Well, back to the program. DenisR, you are right, it is not the kernel causing this. I output the value of dp to the screen before and after the kernel and it was OK then. Somewhere in the main code it is getting corrupted.

Curiously, if I run the same code, with the same data input, two or more times, each time, the #QNAN appears in a different place. It seems to be randomly determined. This is very odd behaviour since no part of my code uses a random number generator. And ideas what this could be?

EDIT: thought it might have been time related, but it appears to be completely random.

We’re almost clueless without full source code.

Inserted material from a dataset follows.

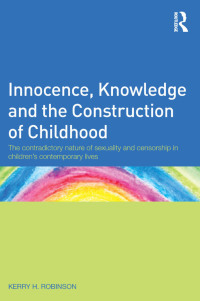 Omslagafbeelding: Innocence, Knowledge and the Construction of Childhood 1st edition 9780415609678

Can you post it here?

UPD:
5 sec limit… You can detect if you’re hitting it by checking return value from cudaThreadSynchronize() after kernel invocation.

UPD2: Ah, you’re editing messages too fast =) 5 sec is not an issue, yes? :)

I’m afraid the full source code is a huge monstrous mess, too big to sensibly post on the forums. It seems like the problem now lies in the C++ of the original code rather than the CUDA, or at least its interaction with CUDA. I’ll play with it a bit, see what I can deduce.

Thanks for the help.

No, the 5 second limit did not seem to be the issue. It seems completely random as to where it fails.